--- Passage to read ---
----

The S-CNN baseline model employed a Siamese network structure combined with convolutional neural networks, necessitating more intricate architectural design, and achieved an F1-score of 82.02%. In contrast, the out-of-the-box Alpaca_LoRA-65B model, while demonstrating its inherent power, had a lower F1-score of 64.98%, suggesting that a pretrained LLM might not be fully optimized for the specific task compared to current state-of-the-art NLP models. On the other hand, the qLLaMA_LoRA-7B, a fine-tuned version of the LLaMA-7B model tailored for the Quora Question Pairs dataset, significantly improved performance with an F1-score of 84.9%.
The disparity in performance between out-of-the-box Alpaca_LoRA-7B and Alpaca_LoRA-65B is stark, with F1 scores of 4.67% and 64.98%, respectively. This significant difference highlights the impact of pretrained model size on task performance. The 7B model, with its relatively limited parameter count, struggled to capture the complex patterns necessary for accurate text similarity classifying. In contrast, the 65B model, with its vastly larger parameter space, demonstrated an improved ability to comprehend and process linguistic nuances, leading to a much higher F1 score. This suggests that for certain NLP tasks, particularly those requiring nuanced understanding, larger models may offer substantial advantages.
Few-shot prompting can potentially improve classification performance in the same model. Notably, the pre-trained LLaMA-7B with 0-shot prompting had only 0.24% F1-score, whereas LLaMA-7B_1shot and LLaMA-7B_5shot had 20.9% and 28.03% F1scores (87 and 117 times higher than the 0-shot performance), respectively. Similarly, the pre-trained LLaMA-33B had improved F1 scores of 0.41%, 31.77%, and 49.39% using 0, 1 and 5 shots of prompting, respectively. The 1-shot and 5-shot F1 scores were x and y times higher than the 0-shot F1 score. These findings underscore the effectiveness of few-shot prompting, especially when rapid outcome improvement is needed without running LoRA. We attribute the improved performance through n-shot prompting is due to learning of question-answer patterns and additional contextual guidance [27].
A larger LLM can potentially benefit more from few-shot prompting compared to a smaller LLM. Between the two pretrained models (LLaMA-7B and LLaMA-33B), after 5-shot prompting, the larger model LLaMA-33B had best F1 score (49.39% vs. 28.03%) with statistical significance, P < .05. Also, compared to LLaMA-7B, the LLaMA-33B model had a much higher F1 score improvement rate between 1-shot and 5-shot, i.e., 55.5% vs. 34%. It can be attributed by the flexibility and the number of parameters of a larger LLM.
Larger LLMs generally performed better than smaller LLMs at 0-shot prompting. Larger models like Alpaca_LoRA-65 and LLaMA-33B, significantly outperformed their counterpart smaller models, Alpaca_LoRA-7B and LlaMA-7B. It suggests that the same task could be achieved with improved performance given the large model’s greater capacity for learning and generalizing. The larger number of parameters enables the bigger models to capture more intricate and nuanced patterns in the data, enabling them to reach a higher level of abstraction and understanding.
In Section 1.2.3, we noted that the QQP dataset is part of the GLUE benchmark. To better understand the performance of the qLLaMA_LoRA-7B model compared to other approaches, we evaluated it on this dataset. Our model achieved an F1-score of 71.9% and an accuracy of 89.1%, which were slightly lower (4.5% and 1.8%) than the scores of the leading team (Microsoft) [49], respectively. However, it is worth noting that human baselines were 59.5% F1-score and 80.4% accuracy.

----

--- Information given ---
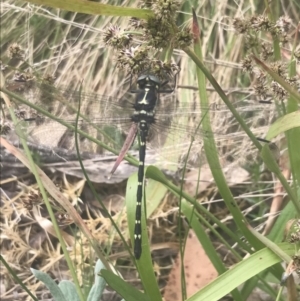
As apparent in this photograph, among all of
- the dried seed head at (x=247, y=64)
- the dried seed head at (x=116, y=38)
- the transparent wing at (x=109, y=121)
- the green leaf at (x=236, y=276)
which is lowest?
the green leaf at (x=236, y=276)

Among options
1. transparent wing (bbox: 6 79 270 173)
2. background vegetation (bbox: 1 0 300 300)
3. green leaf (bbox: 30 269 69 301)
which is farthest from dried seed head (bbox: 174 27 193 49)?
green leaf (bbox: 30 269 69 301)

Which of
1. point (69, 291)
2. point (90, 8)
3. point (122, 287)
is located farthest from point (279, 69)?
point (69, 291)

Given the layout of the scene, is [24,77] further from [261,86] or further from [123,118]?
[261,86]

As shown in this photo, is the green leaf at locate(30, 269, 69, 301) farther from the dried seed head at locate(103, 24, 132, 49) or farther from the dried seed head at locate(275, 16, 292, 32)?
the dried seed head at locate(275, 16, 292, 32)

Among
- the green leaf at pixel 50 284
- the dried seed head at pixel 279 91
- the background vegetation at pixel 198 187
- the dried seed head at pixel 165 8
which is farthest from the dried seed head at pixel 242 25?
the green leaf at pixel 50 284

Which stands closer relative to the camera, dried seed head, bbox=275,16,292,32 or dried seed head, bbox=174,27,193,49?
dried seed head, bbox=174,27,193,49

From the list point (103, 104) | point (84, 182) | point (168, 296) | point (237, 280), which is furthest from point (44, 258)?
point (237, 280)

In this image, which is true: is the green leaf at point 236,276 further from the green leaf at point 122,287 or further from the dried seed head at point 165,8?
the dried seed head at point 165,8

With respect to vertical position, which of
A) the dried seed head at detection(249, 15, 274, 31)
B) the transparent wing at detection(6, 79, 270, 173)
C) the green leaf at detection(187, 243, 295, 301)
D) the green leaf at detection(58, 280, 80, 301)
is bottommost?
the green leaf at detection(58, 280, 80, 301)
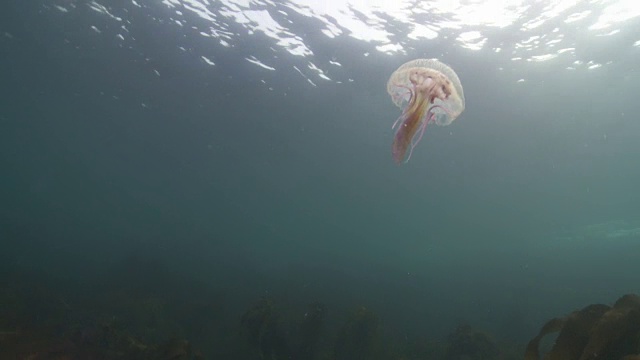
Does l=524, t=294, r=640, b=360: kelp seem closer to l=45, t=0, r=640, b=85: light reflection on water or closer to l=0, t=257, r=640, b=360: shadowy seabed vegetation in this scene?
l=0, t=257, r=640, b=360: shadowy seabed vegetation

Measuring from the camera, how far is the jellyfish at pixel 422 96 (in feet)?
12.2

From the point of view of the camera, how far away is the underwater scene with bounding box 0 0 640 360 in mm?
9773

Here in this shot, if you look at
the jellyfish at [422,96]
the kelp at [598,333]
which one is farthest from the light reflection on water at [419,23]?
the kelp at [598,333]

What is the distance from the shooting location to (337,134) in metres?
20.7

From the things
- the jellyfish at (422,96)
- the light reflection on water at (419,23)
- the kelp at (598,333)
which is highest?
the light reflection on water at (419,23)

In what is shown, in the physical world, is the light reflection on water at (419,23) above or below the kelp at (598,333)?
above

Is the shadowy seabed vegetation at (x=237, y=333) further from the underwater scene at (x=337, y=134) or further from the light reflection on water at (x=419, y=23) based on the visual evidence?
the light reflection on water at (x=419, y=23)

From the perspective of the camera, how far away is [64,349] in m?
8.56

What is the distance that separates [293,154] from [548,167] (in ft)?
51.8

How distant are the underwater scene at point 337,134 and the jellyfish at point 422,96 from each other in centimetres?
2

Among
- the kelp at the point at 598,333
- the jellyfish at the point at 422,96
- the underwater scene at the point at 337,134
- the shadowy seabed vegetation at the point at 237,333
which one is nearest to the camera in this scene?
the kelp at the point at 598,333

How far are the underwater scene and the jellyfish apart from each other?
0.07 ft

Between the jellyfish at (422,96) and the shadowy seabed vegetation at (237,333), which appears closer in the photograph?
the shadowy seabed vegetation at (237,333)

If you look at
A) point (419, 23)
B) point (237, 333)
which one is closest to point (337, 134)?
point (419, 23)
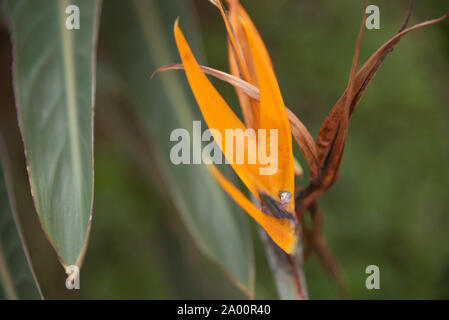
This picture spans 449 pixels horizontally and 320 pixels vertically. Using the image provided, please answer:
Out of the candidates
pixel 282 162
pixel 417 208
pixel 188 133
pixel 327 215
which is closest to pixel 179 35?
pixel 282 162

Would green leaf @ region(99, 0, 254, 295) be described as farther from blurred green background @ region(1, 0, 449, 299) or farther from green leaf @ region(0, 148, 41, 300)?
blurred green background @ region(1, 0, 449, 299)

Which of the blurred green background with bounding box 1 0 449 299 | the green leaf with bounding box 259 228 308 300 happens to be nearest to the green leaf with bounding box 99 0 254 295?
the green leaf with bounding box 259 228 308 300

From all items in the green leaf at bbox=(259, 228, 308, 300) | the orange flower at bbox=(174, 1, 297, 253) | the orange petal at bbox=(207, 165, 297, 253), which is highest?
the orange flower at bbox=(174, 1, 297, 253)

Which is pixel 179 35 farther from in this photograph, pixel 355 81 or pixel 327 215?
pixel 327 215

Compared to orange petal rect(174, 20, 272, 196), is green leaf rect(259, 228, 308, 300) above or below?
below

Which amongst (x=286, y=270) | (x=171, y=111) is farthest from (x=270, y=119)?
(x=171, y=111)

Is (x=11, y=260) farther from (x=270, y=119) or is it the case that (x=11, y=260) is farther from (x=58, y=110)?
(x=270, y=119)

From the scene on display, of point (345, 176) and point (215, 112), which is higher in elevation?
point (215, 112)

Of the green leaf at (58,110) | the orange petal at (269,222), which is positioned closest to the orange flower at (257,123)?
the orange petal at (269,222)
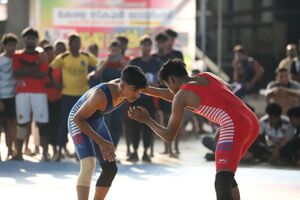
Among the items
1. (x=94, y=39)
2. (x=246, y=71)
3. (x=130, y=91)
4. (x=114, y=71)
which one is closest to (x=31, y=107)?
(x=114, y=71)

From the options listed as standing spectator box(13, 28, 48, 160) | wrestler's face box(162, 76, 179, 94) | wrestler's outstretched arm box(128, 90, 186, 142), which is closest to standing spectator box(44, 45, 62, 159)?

----

--- Actions to take ---
1. Answer these questions from the passage on language model results:
(a) What F1-score did the S-CNN baseline model achieve?
(b) What F1 score did the pre-trained LLaMA-33B reach with 5-shot prompting?
(c) What accuracy did the human baselines have on the QQP dataset?
2. Extend the passage on language model results by writing what comes after its final sentence.

--- Solved problems ---
1.
(a) 82.02%
(b) 49.39%
(c) 80.4%

2.
A larger supervised finetuned (SFT) LLM performed better than a smaller SFT LLM. As outlined in the secondary study, we examined the improvements across different model generations. Our SFT qLLaMA3.1_LoRA-70B outperformed the qLLaMA-LoRA-7B by achieving an F1-score of 74.4% (vs. 71.9%) and an accuracy of 90.3% (vs. 89.1%). The 70B model closely matched the top-ranked 8th model on the leaderboard (F1-score of 74.7%, accuracy of 90.6%) with very close performance. As both LLMs were trained based on 100K pairs vs. others that were trained with the full set of 255K pairs, we believe our SFT LLMs could have potentially increased performance through additional training pairs.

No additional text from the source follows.